» 掲載文:
************
「不信の連鎖」編へ識者の意見【番外編 上】前田正治氏・福島医大災害こころの医学講座教授
◆前田 正治氏(精神科医)
職員ケア、国の責任で
原発事故で避難を余儀なくされた住民の怒り、不信感は東京電力や政府というより一番身近で支援に当たった役場の職員に向かった。支援のため職員に面接調査を行ったのだが、うつ病の多発など、状況はすさまじいものだった。
支援者向けの支援は災害時には必須だが、第一線で活動する消防隊員や自衛隊員向けの心のケアの必要性は重視される一方、自治体職員については「役場が住民にサービスするのは当然」などと、注目されてこなかった。長い復興期間、過酷な状況が続くにもかかわらずだ。職員自身が社会に声を上げることもできない。
************
» 記録データ:
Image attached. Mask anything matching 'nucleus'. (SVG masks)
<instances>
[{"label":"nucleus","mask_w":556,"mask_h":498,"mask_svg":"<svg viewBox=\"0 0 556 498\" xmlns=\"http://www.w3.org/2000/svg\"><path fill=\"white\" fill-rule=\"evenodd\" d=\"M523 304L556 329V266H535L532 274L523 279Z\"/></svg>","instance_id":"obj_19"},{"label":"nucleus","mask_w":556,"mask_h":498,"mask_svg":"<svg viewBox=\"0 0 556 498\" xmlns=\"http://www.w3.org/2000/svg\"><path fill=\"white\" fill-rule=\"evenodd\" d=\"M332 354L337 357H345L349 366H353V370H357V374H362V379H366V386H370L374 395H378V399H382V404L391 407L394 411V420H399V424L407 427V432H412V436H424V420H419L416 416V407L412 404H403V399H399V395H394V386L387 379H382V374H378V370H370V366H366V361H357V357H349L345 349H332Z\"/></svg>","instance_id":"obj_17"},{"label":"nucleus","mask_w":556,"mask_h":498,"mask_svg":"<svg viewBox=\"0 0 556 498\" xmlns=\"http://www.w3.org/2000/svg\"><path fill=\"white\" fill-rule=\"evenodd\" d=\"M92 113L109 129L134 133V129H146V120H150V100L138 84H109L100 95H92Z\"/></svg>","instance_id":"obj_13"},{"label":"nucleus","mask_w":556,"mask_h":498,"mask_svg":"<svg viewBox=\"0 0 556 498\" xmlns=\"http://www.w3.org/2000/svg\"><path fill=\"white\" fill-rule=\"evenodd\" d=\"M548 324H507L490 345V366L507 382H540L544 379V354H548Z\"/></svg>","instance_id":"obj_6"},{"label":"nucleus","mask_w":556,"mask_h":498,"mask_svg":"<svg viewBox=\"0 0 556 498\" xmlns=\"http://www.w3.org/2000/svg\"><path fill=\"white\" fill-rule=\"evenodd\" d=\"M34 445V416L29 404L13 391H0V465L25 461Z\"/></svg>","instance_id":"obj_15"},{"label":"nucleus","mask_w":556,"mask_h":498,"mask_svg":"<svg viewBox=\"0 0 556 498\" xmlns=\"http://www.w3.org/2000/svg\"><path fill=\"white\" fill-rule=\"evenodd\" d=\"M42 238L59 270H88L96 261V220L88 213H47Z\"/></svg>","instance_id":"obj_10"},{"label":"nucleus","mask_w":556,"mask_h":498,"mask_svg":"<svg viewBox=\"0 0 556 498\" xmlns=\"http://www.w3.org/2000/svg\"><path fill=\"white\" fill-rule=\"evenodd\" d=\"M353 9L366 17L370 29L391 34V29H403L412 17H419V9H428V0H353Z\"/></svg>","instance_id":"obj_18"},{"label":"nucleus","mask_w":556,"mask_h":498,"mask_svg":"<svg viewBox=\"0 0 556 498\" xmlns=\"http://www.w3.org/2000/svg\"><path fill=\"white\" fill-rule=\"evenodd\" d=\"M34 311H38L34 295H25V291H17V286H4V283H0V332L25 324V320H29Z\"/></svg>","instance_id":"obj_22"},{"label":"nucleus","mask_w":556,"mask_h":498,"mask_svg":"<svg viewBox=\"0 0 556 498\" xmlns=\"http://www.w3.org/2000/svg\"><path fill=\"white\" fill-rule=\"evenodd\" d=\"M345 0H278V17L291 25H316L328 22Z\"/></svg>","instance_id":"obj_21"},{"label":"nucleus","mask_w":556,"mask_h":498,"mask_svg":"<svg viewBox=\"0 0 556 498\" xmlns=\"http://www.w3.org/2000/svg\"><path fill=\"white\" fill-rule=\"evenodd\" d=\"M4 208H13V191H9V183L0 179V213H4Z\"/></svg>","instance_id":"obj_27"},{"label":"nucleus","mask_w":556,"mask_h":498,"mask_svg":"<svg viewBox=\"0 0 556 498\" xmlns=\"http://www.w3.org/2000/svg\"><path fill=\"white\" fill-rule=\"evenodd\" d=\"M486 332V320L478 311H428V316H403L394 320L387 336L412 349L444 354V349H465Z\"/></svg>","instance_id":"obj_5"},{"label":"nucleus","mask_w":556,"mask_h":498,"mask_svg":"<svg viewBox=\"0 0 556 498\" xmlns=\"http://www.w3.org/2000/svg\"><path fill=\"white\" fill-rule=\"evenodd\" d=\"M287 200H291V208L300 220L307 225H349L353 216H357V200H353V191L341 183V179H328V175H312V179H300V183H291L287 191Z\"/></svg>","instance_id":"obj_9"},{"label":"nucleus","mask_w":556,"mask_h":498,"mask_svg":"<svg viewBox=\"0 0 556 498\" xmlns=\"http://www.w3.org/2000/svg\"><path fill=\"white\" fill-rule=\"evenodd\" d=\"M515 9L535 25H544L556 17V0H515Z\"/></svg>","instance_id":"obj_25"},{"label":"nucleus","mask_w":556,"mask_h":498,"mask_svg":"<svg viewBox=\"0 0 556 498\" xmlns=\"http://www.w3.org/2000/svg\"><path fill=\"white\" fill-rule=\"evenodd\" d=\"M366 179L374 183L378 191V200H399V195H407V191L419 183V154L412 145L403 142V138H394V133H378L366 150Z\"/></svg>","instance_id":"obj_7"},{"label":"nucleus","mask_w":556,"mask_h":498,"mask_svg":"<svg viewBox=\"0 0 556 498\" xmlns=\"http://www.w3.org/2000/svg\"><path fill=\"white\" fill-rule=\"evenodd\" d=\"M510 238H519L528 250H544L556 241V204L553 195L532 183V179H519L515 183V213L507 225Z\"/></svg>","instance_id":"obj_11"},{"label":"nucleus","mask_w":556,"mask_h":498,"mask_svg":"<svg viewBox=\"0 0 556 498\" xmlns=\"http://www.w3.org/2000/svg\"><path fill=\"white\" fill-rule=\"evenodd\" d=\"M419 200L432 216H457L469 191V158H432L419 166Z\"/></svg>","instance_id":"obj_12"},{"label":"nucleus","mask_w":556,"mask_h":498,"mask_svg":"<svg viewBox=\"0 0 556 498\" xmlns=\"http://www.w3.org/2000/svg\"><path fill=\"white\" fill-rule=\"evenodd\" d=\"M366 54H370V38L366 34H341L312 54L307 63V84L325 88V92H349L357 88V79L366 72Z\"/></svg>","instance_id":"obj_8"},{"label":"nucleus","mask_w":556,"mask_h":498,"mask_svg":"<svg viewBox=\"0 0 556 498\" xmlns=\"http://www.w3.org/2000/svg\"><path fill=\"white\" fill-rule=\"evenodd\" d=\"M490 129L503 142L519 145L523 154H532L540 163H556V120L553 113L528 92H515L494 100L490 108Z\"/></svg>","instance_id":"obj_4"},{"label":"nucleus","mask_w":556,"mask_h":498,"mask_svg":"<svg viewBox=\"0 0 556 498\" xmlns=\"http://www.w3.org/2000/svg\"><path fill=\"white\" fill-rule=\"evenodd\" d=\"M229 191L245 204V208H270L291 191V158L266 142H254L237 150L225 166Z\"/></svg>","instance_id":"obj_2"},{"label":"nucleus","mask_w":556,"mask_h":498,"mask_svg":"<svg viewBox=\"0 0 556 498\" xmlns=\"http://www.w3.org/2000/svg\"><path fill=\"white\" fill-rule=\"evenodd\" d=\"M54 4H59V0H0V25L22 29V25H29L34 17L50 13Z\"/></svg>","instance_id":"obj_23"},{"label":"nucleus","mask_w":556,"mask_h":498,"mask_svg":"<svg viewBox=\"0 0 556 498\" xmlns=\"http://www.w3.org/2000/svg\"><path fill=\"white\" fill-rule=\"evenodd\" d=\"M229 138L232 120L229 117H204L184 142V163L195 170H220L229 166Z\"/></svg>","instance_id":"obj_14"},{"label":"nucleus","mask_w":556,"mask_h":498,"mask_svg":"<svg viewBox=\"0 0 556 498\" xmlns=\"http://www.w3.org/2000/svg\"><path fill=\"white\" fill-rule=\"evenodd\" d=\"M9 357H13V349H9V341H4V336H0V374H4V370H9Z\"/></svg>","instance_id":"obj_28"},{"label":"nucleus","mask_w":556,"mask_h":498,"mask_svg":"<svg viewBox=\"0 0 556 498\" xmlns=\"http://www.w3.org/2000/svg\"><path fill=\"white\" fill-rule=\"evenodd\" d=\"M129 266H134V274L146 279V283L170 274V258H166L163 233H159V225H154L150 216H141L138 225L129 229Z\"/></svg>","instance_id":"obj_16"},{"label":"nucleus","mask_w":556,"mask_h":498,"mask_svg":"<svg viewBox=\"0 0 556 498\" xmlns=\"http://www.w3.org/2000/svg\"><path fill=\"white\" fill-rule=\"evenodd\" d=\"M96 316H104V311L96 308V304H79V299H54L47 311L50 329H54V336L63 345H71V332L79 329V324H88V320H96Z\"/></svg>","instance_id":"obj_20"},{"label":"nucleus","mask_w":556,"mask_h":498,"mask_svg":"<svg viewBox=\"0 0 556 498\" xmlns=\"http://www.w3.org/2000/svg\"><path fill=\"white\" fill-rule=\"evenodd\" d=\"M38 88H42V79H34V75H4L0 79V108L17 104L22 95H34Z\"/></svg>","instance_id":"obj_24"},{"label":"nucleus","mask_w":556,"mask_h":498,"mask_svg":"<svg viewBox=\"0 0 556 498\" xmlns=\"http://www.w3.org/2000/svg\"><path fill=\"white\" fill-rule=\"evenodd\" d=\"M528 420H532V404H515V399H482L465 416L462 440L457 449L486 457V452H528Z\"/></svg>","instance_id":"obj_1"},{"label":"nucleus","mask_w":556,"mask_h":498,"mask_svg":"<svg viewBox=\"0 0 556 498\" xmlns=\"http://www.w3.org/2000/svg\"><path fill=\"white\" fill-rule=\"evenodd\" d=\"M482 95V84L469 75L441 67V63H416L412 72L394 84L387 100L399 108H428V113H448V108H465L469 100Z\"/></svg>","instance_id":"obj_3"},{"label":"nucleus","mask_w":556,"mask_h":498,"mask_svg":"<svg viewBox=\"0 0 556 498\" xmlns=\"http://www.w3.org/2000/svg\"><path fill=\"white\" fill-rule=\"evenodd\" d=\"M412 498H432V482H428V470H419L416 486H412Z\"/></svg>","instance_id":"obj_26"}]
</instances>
************
» 課題一覧:
1. 役場職員の心のケアに関する文章にある「職員自身が社会に声を上げることもできない。」を英語に訳してください。
2. 役場職員の心のケアに関する文章の続きを書き継いでください。

» 課題の解答:
1. The staff themselves cannot even speak out to society.

2.
当然役場を辞める人も多く、そのため、連載記事で描かれたように外から来た職員が増えた。外部の力は必要なのでそれ自体悪いことではないが、住民との意思疎通を難しくする要因ともなっている。
職員が倒れてしまっては復興どころではない。例えば双葉郡8町村の職員の心のケアに当たるセンターを国の責任でつくるなどの対策が求められる。最も必要なのは、職員へ感謝と敬意の気持ちを表すことだ。住民からの「お疲れさま」という一言が、職員にとって何より助けになるだろう。